Opportunities for Active Management in the High Yield Debt Market

Equity market volatility has re-emerged so far in 2018.  However, in the midst of this, the high yield market has held in fairly well.  We are seeing more attention being paid to credit fundamentals, which we would certainly embrace as an active manager, but we are definitely not seeing the extent of the volatility we have seen in the equity markets.

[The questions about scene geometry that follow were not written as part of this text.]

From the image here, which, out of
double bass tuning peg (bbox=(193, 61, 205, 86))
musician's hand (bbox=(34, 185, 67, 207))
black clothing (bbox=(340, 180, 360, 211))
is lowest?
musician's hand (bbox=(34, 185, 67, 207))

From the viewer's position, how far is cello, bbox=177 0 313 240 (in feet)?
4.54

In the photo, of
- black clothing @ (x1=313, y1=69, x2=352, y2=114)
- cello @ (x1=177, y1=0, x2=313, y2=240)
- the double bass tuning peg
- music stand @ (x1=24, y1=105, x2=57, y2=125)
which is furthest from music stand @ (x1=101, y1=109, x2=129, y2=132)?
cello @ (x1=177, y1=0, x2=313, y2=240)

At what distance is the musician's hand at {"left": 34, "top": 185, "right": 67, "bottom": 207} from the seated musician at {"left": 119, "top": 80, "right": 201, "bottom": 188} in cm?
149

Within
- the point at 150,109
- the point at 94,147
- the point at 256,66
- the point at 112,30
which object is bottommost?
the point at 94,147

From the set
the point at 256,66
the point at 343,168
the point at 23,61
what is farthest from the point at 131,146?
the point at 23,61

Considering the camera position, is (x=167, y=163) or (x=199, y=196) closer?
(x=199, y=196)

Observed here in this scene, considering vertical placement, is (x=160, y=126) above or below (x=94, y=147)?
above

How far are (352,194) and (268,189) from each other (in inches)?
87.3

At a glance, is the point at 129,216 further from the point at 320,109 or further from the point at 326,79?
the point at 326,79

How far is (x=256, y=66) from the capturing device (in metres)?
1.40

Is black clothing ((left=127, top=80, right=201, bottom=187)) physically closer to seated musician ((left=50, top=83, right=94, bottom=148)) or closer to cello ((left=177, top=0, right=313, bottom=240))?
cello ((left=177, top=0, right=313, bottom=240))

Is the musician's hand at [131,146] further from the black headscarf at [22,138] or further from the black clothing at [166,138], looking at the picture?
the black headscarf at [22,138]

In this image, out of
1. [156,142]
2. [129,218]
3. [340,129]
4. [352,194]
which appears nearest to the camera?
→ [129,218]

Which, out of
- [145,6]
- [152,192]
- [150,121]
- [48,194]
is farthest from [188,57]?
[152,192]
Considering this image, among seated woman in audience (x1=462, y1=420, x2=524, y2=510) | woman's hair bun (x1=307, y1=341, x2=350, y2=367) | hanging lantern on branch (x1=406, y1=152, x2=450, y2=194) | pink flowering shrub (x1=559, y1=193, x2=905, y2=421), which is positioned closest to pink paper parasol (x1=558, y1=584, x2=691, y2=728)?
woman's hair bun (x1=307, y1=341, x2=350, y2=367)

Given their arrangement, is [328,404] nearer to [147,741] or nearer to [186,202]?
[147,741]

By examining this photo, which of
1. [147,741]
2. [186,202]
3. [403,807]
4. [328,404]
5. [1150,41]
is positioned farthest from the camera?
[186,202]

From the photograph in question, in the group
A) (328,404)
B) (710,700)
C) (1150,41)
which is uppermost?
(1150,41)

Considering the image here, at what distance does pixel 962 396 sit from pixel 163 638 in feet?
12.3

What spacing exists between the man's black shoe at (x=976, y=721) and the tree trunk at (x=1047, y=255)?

We believe the current high yield market environment is positioned well for active managers versus passive/index-based products, as we work to continue to separate ourselves as an active manager. Default rates remain and are expected to remain below historical averages this year but have actually ticked up in the past few months.  The default rate is up nearly 1% since December to 2.36% currently and is expected to end 2018 around 2.5% according to J.P. Morgan.1  However, the increase so far this year is largely due to one issuer, iHeart Communication.  To put this in context, $17.4bn in high yield bonds have defaulted so far in 2018 and over half, or $9.4bn, of that is related to just this one issuer.2  Additionally, the entire increase in projected default rates from an actual rate of 1.45% at the end of 2017 to the expected rate of 2.5% as we close out 2018 is related to expected defaults in this one and a couple other large capital structures.3  Why does this matter?  Because large capital structures generally mean these are well represented credits in the indexes and passive products that track them, as well as some other quasi-index products.  However, as an active manager, we have the flexibility to avoid these large structures as we evaluate credit risk relative to the value.  So while the large issues/issuers are often part of the indexes and products that track them, we don’t have to include them in our strategy.

Flexibility in our active strategy is also providing us another benefit right now.  We have the ability to include floating rate loans as we look to invest in high yield debt.  These loans are tied to LIBOR and their rates generally reset every one to three months.  While the 10-year Treasury yield did see a jump earlier this year and has since largely leveled out, we have seen and continue to see a steady and significant move up in LIBOR.4

This in turn can led to higher yields/rates on floating rate loans, with the caveat that we’ve seen a massive wave of repricings over the last year, including these first few months of 2018.  With the wave of repricings seen in the broader loan market, much of that LIBOR benefit is being eaten up by the lower spreads that generally come as part of the repricings of these loans.  With our flexibility as to what we own in the loan space, versus tracking an index that often again focuses on the largest loans outstanding for the passive loan products, we can selectively find loans that are not subject to repricings and where we see the yield benefit from the rising LIBOR rate playing out.

We believe this sort of flexibility creates the opportunity for active managers in high yield debt as they work to generate alpha versus their passive counterparts.  With our own active strategy, we continue to focus on value relative to risk in both the high yield bond and loan market as we work to generate steady income with the potential for capital appreciation.

1  Acciavatti, Peter D., Tony Linares, Nelson R. Jantzen, CFA, Rahul Sharma, and Chuanxin Li, “Default Monitor,” J.P. Morgan, North American High Yield and Leveraged Loan Research, April 2, 2018, p. 2, https://markets.jpmorgan.com.
2  Acciavatti, Peter D., Tony Linares, Nelson R. Jantzen, CFA, Rahul Sharma, and Chuanxin Li, “Default Monitor,” J.P. Morgan, North American High Yield and Leveraged Loan Research, April 2, 2018, p. 2, https://markets.jpmorgan.com.
3  Acciavatti, Peter D., Tony Linares, Nelson R. Jantzen, CFA, Rahul Sharma, and Chuanxin Li, “Default Monitor,” J.P. Morgan, North American High Yield and Leveraged Loan Research, April 2, 2018, p. 3, https://markets.jpmorgan.com.
4  Based on the 3 month LIBOR rates for the period 1/1/18 to 4/4/18.  Data sourced from Bloomberg.